- _DATA_:

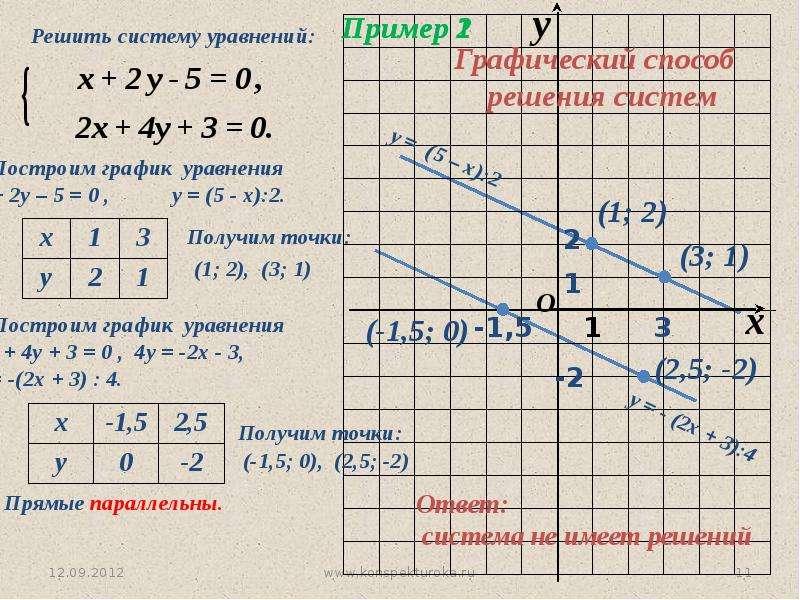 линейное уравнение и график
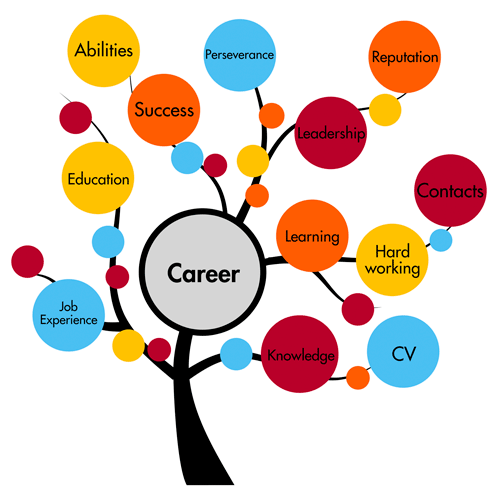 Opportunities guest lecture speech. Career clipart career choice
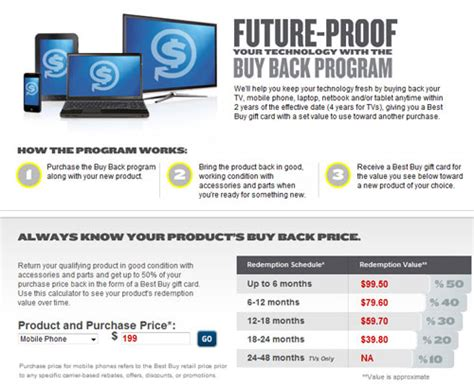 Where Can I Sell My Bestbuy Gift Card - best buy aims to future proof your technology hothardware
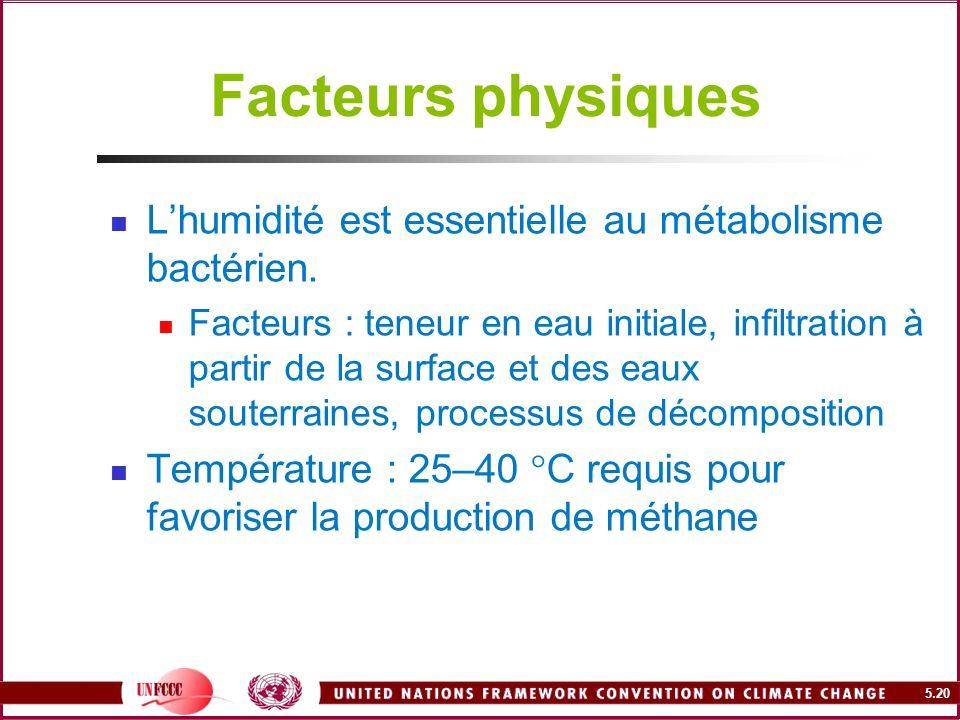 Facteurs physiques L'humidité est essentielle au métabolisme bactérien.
---
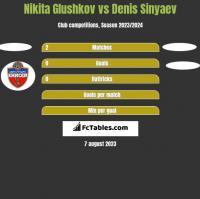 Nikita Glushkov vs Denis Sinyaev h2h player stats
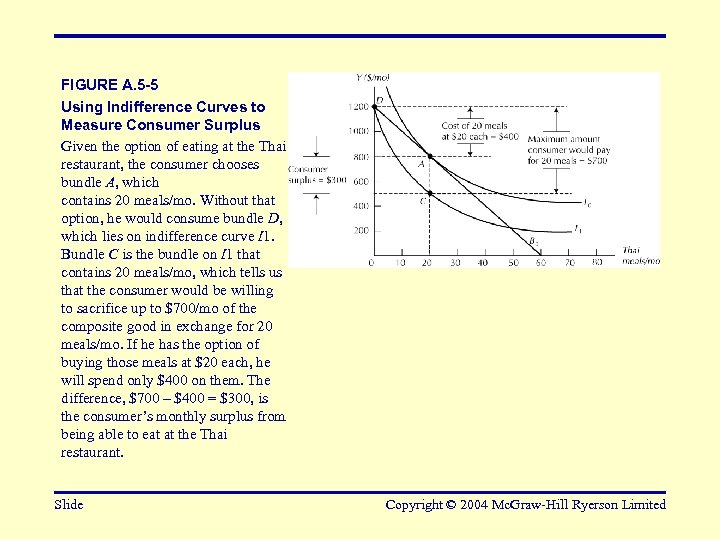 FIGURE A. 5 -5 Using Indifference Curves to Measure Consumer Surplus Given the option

- _WORK REQUEST_: Leaving out each picture, repeat exactly the lines above from the one that contains "Nikita Glushkov vs" through the one that contains "FIGURE A. 5".

- _PROBLEM SOLUTION_:
 Nikita Glushkov vs Denis Sinyaev h2h player stats
 FIGURE A. 5 -5 Using Indifference Curves to Measure Consumer Surplus Given the option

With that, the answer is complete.